Count the lines in the items below that contain the word "this", treating uppercase and lowercase as different. Give only the number.

** Start of Provided information **

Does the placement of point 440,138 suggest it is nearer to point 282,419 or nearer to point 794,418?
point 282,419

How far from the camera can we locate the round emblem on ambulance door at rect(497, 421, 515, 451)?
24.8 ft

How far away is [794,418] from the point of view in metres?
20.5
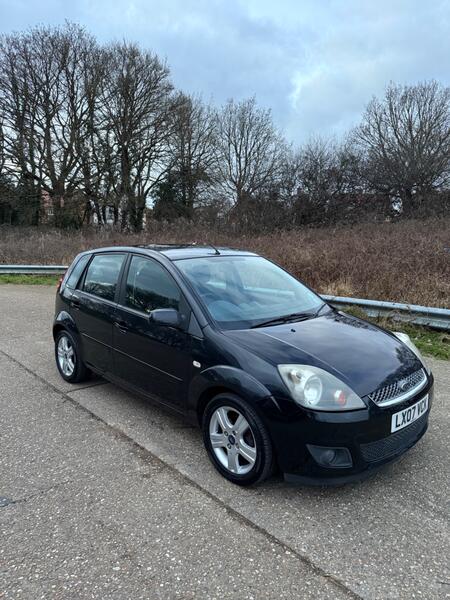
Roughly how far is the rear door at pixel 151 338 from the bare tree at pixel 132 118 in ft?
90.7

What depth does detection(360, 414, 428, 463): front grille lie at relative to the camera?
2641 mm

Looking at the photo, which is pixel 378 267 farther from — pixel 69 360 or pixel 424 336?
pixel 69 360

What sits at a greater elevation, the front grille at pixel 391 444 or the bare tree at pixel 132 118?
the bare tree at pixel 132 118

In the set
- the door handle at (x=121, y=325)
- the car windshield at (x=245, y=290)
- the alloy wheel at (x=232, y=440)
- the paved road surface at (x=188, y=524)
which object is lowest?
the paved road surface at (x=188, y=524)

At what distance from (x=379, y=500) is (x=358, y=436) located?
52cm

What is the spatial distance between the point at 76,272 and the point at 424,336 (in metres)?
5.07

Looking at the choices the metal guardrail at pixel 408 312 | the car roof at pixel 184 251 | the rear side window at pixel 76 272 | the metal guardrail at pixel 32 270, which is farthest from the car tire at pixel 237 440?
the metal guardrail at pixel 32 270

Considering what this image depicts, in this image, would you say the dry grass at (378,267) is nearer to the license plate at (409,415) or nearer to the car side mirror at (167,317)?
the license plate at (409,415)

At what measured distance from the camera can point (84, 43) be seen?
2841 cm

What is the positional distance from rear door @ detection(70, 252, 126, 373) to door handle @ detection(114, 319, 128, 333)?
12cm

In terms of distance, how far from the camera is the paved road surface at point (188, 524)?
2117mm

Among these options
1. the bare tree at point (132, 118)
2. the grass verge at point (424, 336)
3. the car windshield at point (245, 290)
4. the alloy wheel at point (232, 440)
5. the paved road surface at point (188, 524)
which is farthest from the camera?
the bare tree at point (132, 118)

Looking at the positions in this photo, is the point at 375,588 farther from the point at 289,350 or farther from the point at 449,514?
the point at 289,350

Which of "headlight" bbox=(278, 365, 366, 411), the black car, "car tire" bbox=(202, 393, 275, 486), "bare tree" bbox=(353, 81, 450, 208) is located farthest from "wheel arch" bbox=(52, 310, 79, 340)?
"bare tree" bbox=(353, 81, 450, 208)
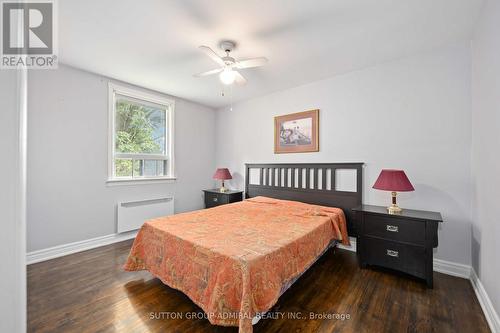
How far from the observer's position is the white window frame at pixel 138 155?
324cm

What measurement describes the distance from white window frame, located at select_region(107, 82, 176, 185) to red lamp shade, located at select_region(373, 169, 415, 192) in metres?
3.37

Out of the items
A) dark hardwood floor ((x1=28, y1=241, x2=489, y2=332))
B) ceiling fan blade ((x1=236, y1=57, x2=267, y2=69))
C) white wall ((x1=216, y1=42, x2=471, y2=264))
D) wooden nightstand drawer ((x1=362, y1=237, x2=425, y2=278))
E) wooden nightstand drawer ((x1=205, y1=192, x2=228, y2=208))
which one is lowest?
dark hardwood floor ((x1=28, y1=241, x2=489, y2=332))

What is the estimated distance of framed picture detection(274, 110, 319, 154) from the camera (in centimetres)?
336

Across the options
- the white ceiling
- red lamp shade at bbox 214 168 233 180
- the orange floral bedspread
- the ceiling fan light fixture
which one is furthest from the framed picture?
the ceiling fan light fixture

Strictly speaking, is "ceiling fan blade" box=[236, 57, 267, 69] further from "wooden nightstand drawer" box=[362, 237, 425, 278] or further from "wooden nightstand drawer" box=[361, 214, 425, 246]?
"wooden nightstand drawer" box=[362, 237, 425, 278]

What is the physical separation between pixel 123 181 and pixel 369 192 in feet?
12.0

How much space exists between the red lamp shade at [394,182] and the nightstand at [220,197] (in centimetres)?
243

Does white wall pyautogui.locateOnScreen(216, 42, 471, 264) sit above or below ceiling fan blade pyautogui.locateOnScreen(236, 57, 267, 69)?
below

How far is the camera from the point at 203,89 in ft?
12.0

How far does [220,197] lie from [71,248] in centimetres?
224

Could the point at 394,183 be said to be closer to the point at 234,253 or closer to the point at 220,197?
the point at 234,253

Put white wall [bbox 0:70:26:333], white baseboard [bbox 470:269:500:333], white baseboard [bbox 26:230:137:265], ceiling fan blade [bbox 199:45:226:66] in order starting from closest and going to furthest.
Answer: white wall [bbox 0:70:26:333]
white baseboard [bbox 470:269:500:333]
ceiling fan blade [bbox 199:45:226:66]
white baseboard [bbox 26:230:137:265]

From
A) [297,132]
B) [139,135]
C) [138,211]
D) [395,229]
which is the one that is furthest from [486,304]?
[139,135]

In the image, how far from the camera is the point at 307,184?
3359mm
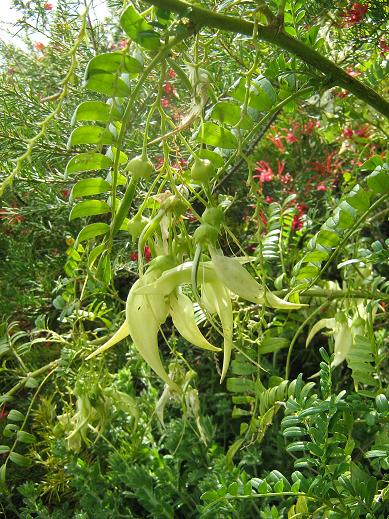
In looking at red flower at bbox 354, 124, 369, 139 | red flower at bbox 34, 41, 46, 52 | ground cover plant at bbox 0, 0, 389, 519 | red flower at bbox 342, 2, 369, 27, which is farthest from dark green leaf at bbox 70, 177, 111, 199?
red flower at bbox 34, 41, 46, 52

** End of Provided information **
** Start of Provided information **

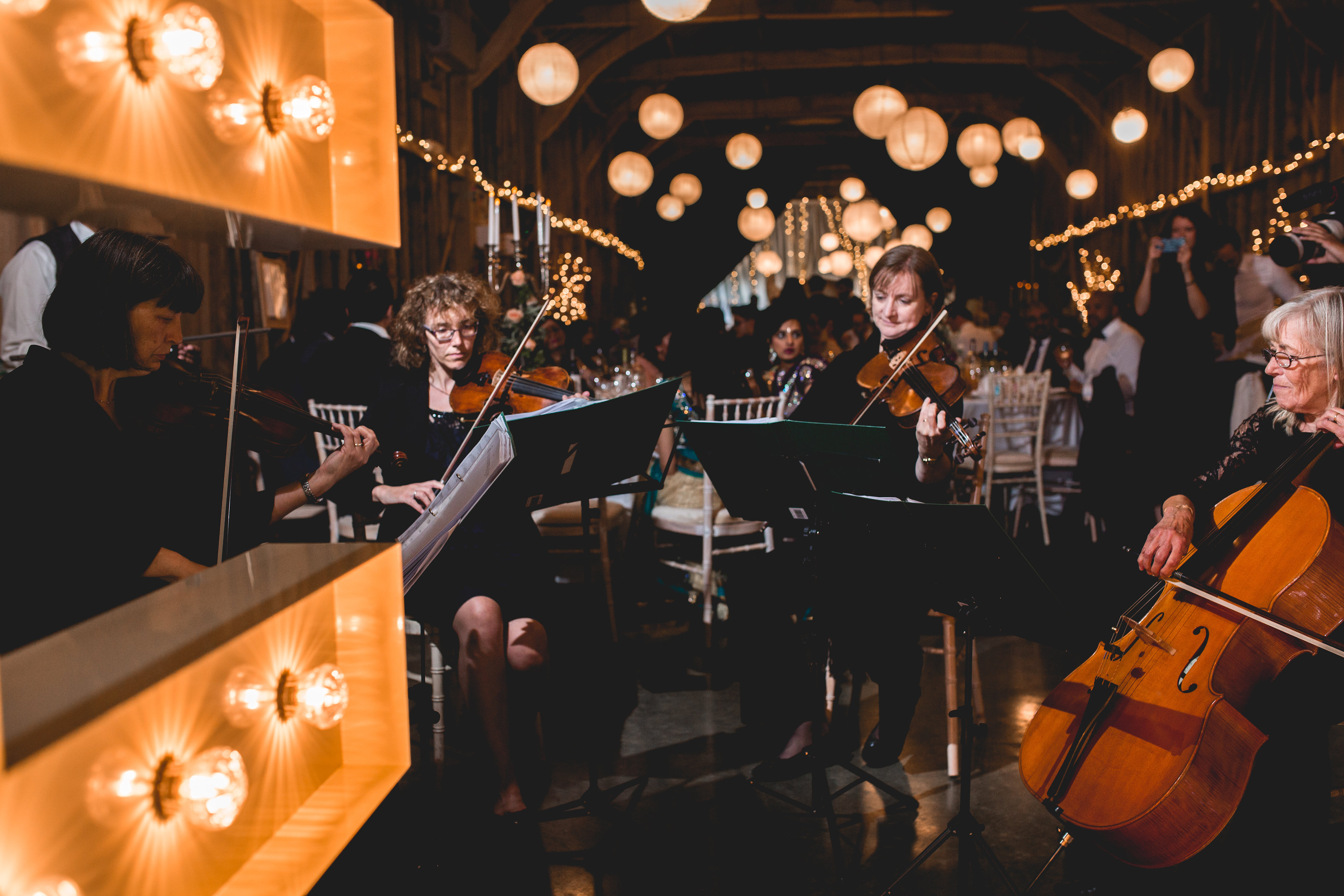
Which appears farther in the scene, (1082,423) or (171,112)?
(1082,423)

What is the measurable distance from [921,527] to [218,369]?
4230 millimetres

** End of Provided information **

• **Exercise solution**
2